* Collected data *
==*==
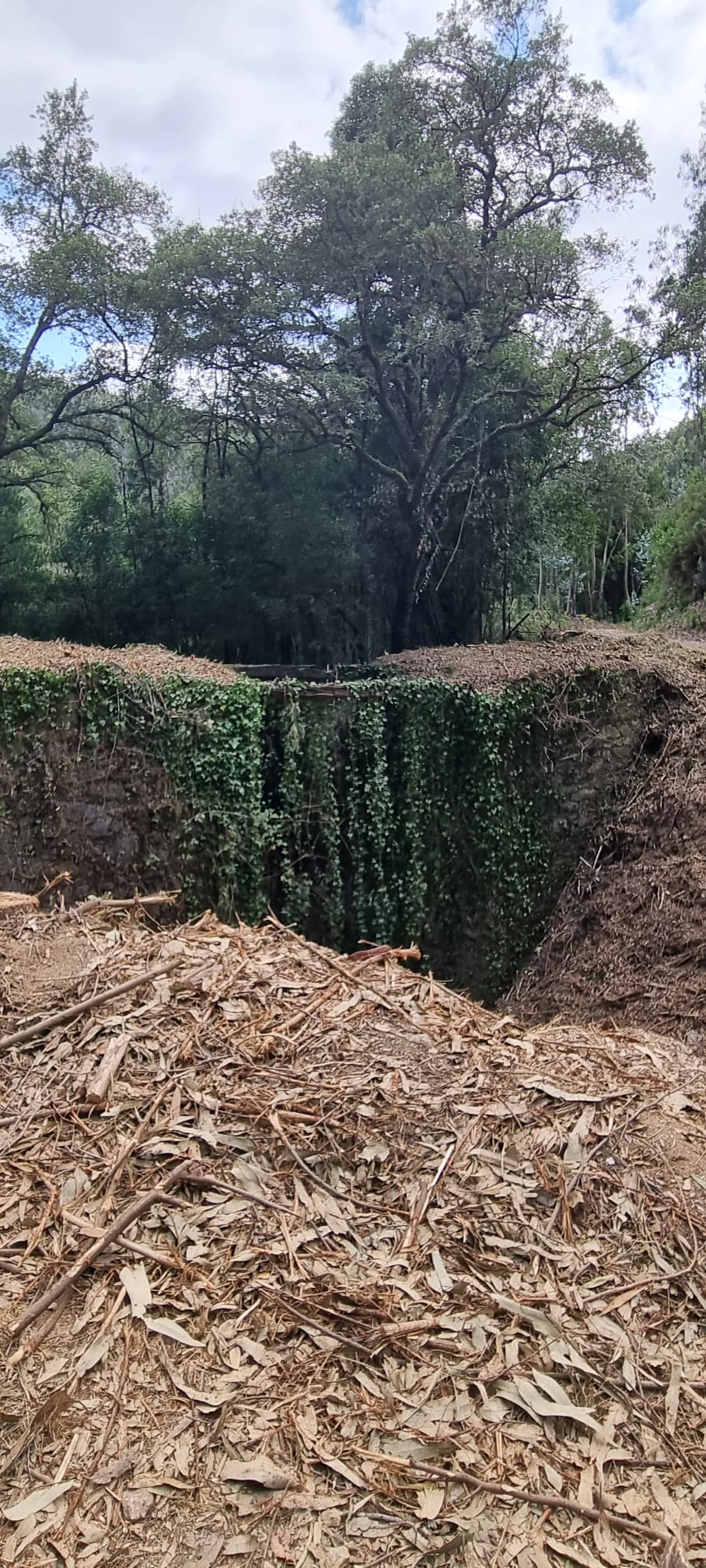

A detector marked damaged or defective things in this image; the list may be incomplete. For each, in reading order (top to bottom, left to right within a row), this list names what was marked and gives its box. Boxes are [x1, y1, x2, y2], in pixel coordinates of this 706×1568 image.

broken stick [9, 1160, 191, 1342]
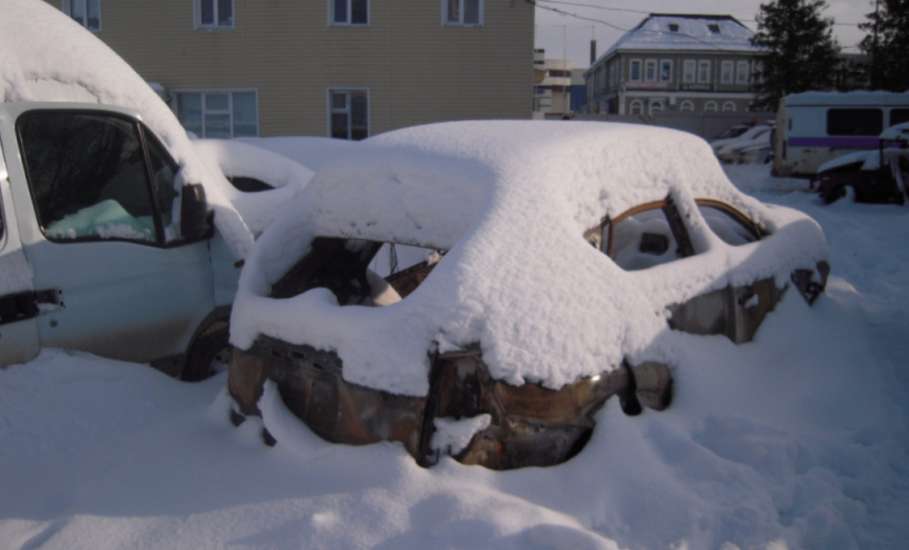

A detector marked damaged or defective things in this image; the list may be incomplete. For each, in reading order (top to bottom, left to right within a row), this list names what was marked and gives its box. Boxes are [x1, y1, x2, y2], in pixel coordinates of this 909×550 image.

burned car body [227, 123, 828, 472]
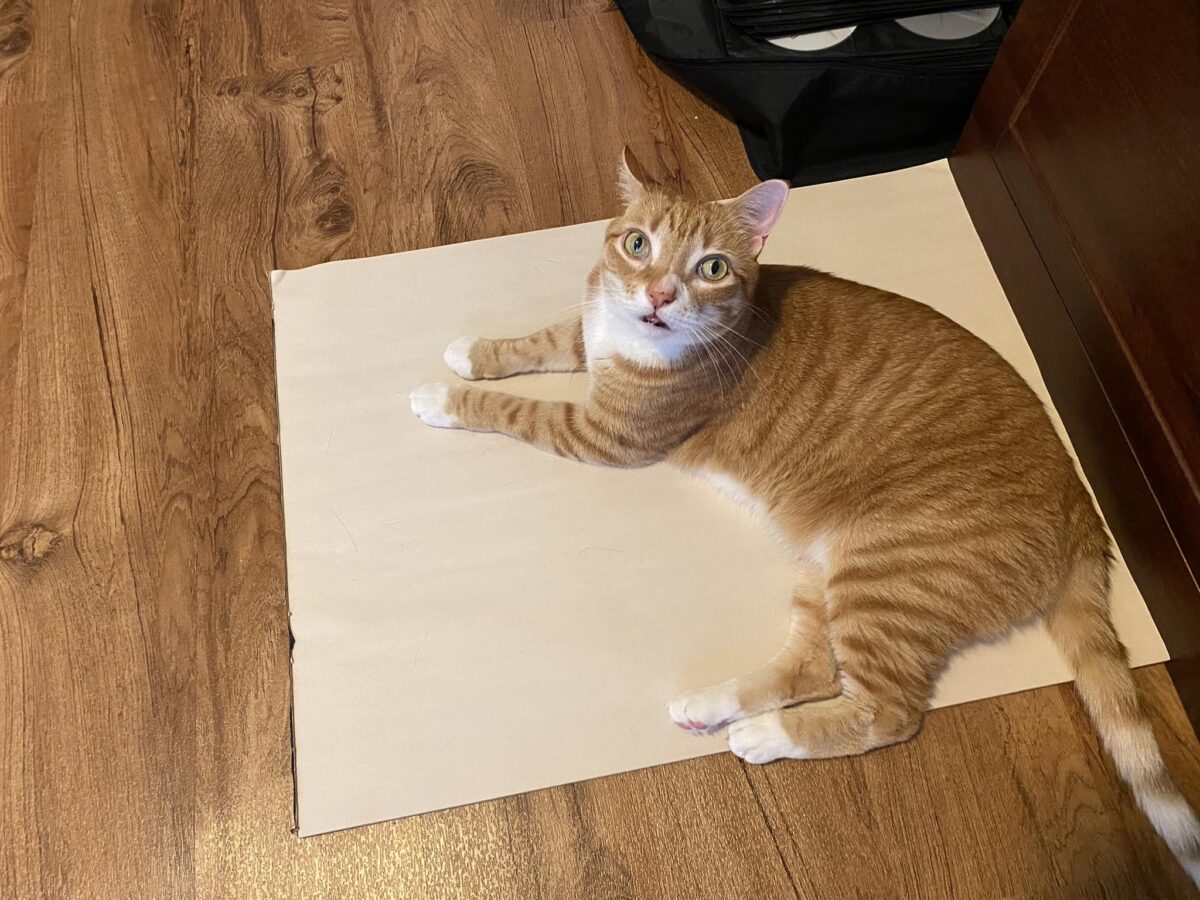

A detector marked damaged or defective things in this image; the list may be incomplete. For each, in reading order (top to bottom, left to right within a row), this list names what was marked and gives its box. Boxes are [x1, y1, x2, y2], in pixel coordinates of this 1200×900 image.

torn cardboard corner [270, 160, 1161, 840]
==*==
* WORK INSTRUCTIONS *
Produce a word-for-word copy of the records, omitting all images.

* RESPONSE FOR THIS EXERCISE *
A detector marked damaged or defective things in this image; the list may be incomplete. For each, in reading order (top to bottom, left to right within a row), this list names what was marked and gives its box. Boxes are [x1, y1, x2, y2], in pixel coordinates of this 706×1568 image.

broken stick [9, 1160, 191, 1342]

A detector marked damaged or defective things in this image; the list may be incomplete. For each, in reading order (top to bottom, left to right within a row), this list names what was marked and gives its box. Boxes are [x1, y1, x2, y2], in pixel coordinates of this 909×550 image.

burned car body [227, 123, 828, 472]

A detector marked damaged or defective things in this image; the list may be incomplete. For each, in reading order (top to bottom, left to right within a row), this list names what was marked and gives its box. Boxes are [x1, y1, x2, y2], in pixel coordinates of this 1200×900 image.

torn cardboard corner [270, 160, 1161, 840]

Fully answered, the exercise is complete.